The Mistake That Western Commentators Make When Analyzing Putin
Many seem to assume the Russian leader lives in the same information space as the rest of us. He does not.

During the scaled-back Victory Day parade in Moscow on May 9, Russian leader Vladimir Putin suggested that the war in Ukraine may be “coming to an end.” The remark indicated to some Western commentators that Putin might be looking for a way out. Simon Saradzhyan, who leads the Russia Matters project at the Harvard Kennedy School, said on X it was the “strongest signal he has sent so far that he wants to end the war soon.” Other reporters and analysts on X indicated that they thought it was a sign that Putin wanted to end the conflict, maybe even with a cease-fire beyond the three-day one that he had asked Trump for to protect the parade, which had no military hardware for the first time in 20 years.
However, a closer reading of the transcript shows that this was not a peace signal, and Putin’s demands for a victory remain unchanged. Elsewhere in the exchanges with Kremlin-friendly journalists, he said that the reason the parade was scaled back was to focus on the “decisive defeat of the enemy in the context of the Special Military Operation.” His comment about the war in Ukraine possibly “coming to an end” was in a long tract about how, in his view, “globalist elites” had broken promises not to expand NATO into former Eastern bloc states after the Soviet Union collapsed. This was another formulation of Putin’s desire that the war end only with a settlement of its “root causes:” the byzantine list of demands that would reverse the Soviet Union’s loss of its empire in Eastern Europe after the U.S.S.R. collapsed in 1991.
On May 9, Putin also suggested that former German Chancellor Gerhard Schroeder could serve as a European representative to end the war and renegotiate the continent’s security architecture. This idea is ludicrous: Schroeder is a pariah for his pro-Russian sympathies. After being defeated in 2005, Schroeder was paid nearly $1 million a year by Russian energy companies and has never fully condemned Russia’s invasion of Ukraine. (He stepped down from his advisory role a few months after the full-scale invasion.) Unsurprisingly, the EU quickly rejected this idea.
In any event, after the three-day U.S.-brokered cease-fire ended, Russia launched its largest drone and missile barrage ever at Ukraine lasting two days, killing at least 27 people. That alone should cause doubt to anyone that Putin wants the war to end. But the interpretations point to a broader pitfall that many Western commentators face when trying to analyze Putin: they think that he is getting the same information as they are. He is not.

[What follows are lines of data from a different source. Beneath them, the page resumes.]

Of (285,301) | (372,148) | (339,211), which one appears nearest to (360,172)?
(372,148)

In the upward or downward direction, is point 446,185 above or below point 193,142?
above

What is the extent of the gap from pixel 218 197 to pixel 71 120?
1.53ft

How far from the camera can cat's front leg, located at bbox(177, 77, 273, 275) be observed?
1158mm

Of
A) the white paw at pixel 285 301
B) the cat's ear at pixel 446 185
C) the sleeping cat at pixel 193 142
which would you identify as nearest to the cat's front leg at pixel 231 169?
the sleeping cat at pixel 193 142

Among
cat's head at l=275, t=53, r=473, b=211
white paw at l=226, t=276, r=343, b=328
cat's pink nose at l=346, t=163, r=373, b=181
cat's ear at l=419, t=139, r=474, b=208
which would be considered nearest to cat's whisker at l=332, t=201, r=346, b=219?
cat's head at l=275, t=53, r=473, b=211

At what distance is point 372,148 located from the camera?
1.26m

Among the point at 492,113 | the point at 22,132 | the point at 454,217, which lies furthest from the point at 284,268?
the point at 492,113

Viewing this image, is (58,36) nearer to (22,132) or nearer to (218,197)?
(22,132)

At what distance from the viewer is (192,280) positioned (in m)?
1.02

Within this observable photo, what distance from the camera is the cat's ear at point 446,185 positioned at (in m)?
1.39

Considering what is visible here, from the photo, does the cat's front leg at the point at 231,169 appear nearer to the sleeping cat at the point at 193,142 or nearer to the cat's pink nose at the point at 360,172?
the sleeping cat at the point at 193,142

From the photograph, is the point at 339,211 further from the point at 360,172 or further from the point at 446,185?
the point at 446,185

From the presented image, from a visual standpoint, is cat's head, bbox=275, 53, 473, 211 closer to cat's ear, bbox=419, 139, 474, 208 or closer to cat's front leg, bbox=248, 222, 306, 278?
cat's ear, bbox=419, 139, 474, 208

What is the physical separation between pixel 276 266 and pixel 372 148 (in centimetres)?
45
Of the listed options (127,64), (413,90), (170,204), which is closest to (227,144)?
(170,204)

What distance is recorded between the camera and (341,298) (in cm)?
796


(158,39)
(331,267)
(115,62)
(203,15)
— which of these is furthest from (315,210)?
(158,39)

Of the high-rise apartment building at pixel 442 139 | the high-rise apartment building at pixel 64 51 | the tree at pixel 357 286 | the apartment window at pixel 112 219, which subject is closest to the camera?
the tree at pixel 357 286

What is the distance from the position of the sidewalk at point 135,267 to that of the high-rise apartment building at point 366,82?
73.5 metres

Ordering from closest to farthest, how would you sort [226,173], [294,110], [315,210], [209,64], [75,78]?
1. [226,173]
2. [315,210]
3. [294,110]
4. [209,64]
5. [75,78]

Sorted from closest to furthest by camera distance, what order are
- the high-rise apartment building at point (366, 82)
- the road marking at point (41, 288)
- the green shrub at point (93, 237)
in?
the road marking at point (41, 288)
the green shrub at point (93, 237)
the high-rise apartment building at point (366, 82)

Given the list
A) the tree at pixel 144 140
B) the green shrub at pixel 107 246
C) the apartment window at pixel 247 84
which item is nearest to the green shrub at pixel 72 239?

For example, Russia wants full control of the Donbas region of Eastern Ukraine, where Kyiv has its strongest defensive fortifications. According to a recent article in the New York Times, this conquest would take Russia over 30 years at its current rate of advance. However, according to the Financial Times, Russian military leaders promised Putin that they could take Donbas by this fall. Of course, the latter timeline is absurd, but it is what Putin is being told, and it’s highly doubtful that anyone brought the Times article to his desk.